Your objective >> Each record that follows should be repeated exactly, with no pictures carried over.

Records provided >>
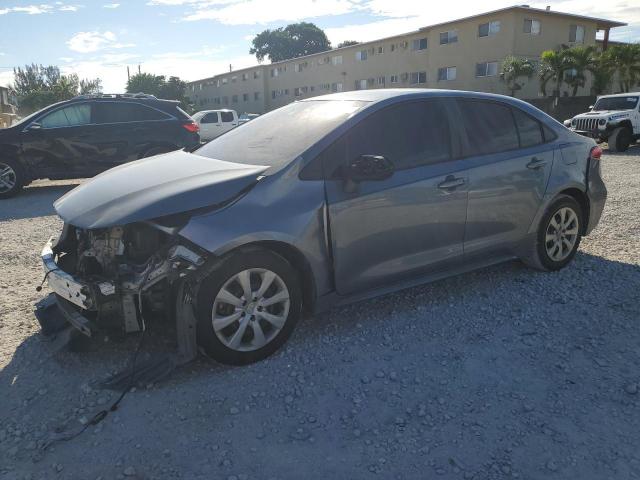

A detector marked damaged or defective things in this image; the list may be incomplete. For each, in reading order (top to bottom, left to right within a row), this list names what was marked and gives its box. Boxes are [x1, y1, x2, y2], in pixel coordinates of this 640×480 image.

front-end collision damage [35, 219, 210, 374]
bent hood [53, 152, 266, 231]
damaged toyota corolla [35, 89, 604, 368]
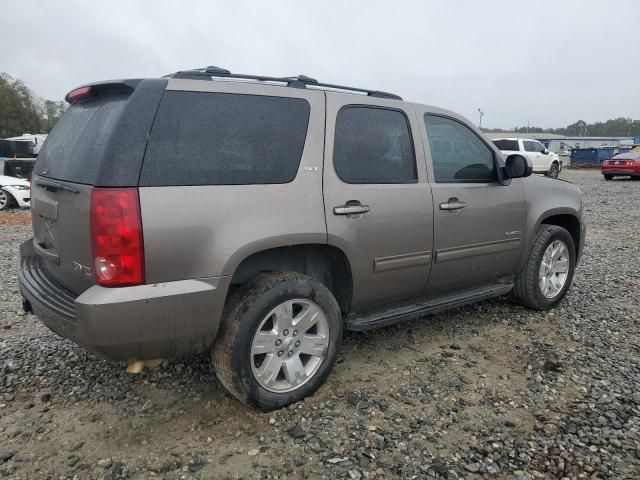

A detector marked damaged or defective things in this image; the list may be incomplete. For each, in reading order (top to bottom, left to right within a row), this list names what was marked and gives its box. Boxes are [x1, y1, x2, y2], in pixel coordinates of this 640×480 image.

damaged vehicle [17, 67, 584, 408]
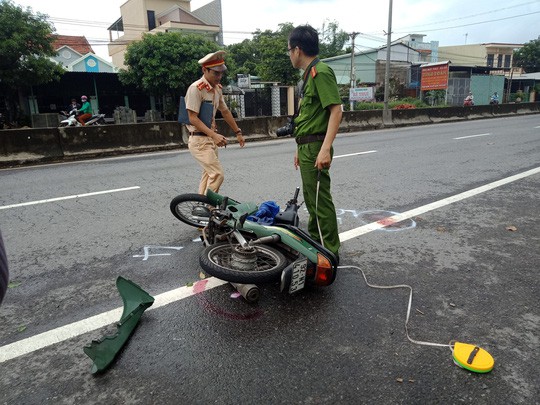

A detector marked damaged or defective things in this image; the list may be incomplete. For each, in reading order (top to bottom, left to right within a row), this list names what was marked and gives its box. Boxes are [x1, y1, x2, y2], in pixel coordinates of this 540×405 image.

broken green plastic part [83, 276, 154, 374]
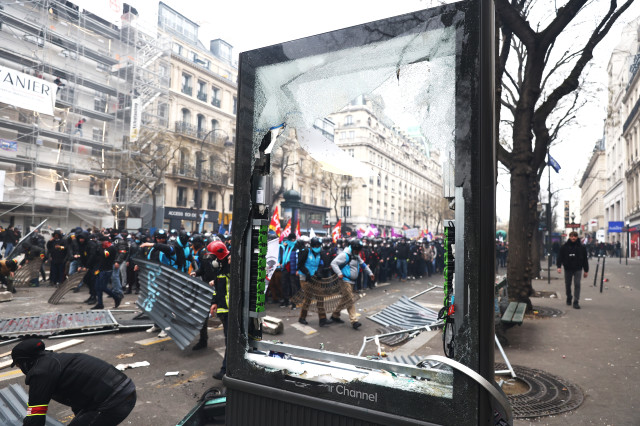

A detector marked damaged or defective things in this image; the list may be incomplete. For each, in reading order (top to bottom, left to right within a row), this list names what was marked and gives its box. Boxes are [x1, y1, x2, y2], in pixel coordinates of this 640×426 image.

broken billboard frame [225, 0, 500, 422]
torn metal fence [0, 308, 117, 338]
torn metal fence [136, 260, 214, 350]
torn metal fence [368, 296, 442, 330]
torn metal fence [0, 384, 63, 424]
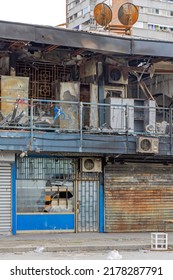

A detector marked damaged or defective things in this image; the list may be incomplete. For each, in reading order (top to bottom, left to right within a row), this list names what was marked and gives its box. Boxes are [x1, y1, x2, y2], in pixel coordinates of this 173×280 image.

damaged balcony [0, 95, 172, 158]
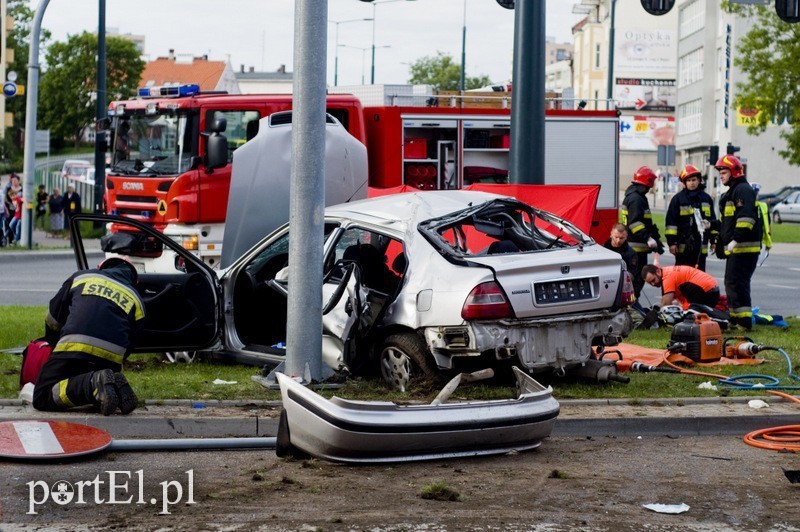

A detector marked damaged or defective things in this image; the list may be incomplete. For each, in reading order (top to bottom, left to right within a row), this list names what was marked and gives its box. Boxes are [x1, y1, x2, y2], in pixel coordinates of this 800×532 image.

wrecked silver car [70, 189, 632, 388]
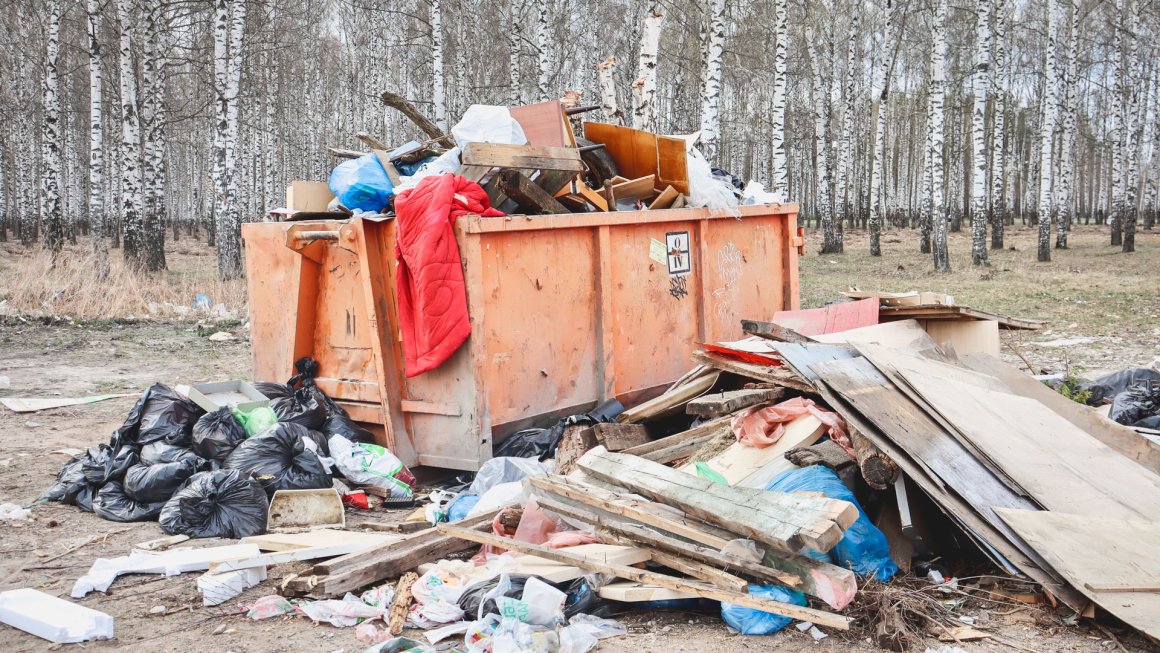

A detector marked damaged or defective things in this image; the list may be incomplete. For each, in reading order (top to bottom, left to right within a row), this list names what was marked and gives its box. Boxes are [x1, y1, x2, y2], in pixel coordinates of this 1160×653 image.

Output below >>
A detector marked damaged or defective things in this image; the list may be incomplete. For each, in reading order (top to bottom, left to right within a row), this list names what was marked and gives its box. Boxes are [x1, y1, x2, y2], in pixel coordinates of this 640×480 image.

front-end collision damage [35, 219, 210, 374]
bent hood [53, 152, 266, 231]
damaged toyota corolla [35, 89, 604, 368]

A detector marked damaged or defective things in this image; the list may be incomplete. For each, in reading order (top to bottom, left to right within a row), this list names what was marked and gives its box. Boxes are [x1, y1, x2, y2], in pixel coordinates of this 640×480 image.

damaged vehicle [17, 67, 584, 408]

A detector marked damaged or defective things in this image; the list may be incomplete. For each, in reading order (top to bottom, left to right within a row), this list names what was marked and gives its box. Boxes are [x1, y1, x2, y2], in pixel coordinates of this 540×405 image.

broken green plastic part [83, 276, 154, 374]

A detector marked damaged or defective things in this image; the list may be incomplete. For each, in reading order (top to bottom, left to right within a row), this list names what was marked and gives its box. Boxes are [x1, y1, x2, y2], in pixel coordinates of this 640×426 image.

broken billboard frame [225, 0, 500, 422]
torn metal fence [0, 308, 117, 338]
torn metal fence [136, 260, 214, 350]
torn metal fence [368, 296, 442, 330]
torn metal fence [0, 384, 63, 424]

A detector marked damaged or defective things in this image; the list may be incomplete. For each, in reading order (top to bottom, left to right within a row), this list names what was marked and gives its box. Boxes are [x1, y1, x2, y2], in pixel coordinates of this 173×280 image.

damaged balcony [0, 95, 172, 158]

A detector marked damaged or defective things in this image; the list may be incomplete. For each, in reading order (top to bottom, left to right within a row), this list names what was marked and gives its box. Boxes are [x1, y1, x2, y2], in pixel coordinates of this 800×532 image.

wrecked silver car [70, 189, 632, 388]

A detector marked damaged or defective things in this image; the list may be incomplete. For each, in reading order (top to bottom, left to right within a row), this list names what was marked and gives its box. Boxes are [x1, y1, x2, y2], in pixel coordinates of this 1160×653 image.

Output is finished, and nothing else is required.